Excerpts

Posted by .

From the Introduction by Constance Penley, Celine Parrenas Shimizu, Mireille Miller-Young, and Tristan Taormino:

So to begin, we offer a broad definition of feminist porn, which will be fleshed out, debated, and examined in the pieces that follow. As both an established and emerging genre of pornography, feminist porn uses sexually explicit imagery to contest and complicate dominant representations of gender, sexuality, race, ethnicity, class, ability, age, body type, and other identity markers. It explores concepts of desire, agency, power, beauty, and pleasure at their most confounding and difficult, including pleasure within and across inequality, in the face of injustice, and against the limits of gender hierarchy and both heteronormativity and homonormativity. It seeks to unsettle conventional definitions of sex, and expand the language of sex as an erotic activity, an expression of identity, a power exchange, a cultural commodity, and even a new politics.

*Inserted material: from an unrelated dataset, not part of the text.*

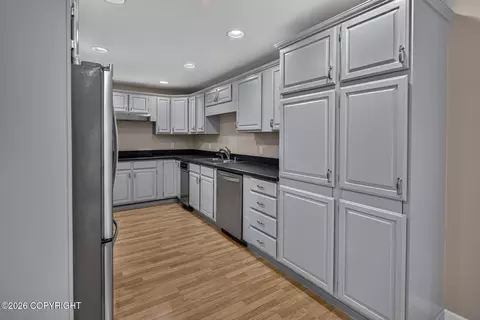 Kitchen - 4741 Mars Dr, Anchorage, AK 99507 photo 6 of 10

Feminist porn creates alternative images and develops its own aesthetics and iconography to expand established sexual norms and discourses. It evolved out of and incorporates elements from the genres of “porn for women,” “couples porn,” and lesbian porn as well as feminist photography, performance art, and experimental filmmaking. It does not assume a singular female viewer, but acknowledges multiple female (and other) viewers with many different preferences. Feminist porn makers emphasize the importance of their labor practices in production and their treatment of performers/sex workers; in contrast to norms in the mainstream sectors of the adult entertainment industry, they strive to create a fair, safe, ethical, consensual work environment and often create imagery through collaboration with their subjects. Ultimately, feminist porn considers sexual representation—and its production—a site for resistance, intervention, and change.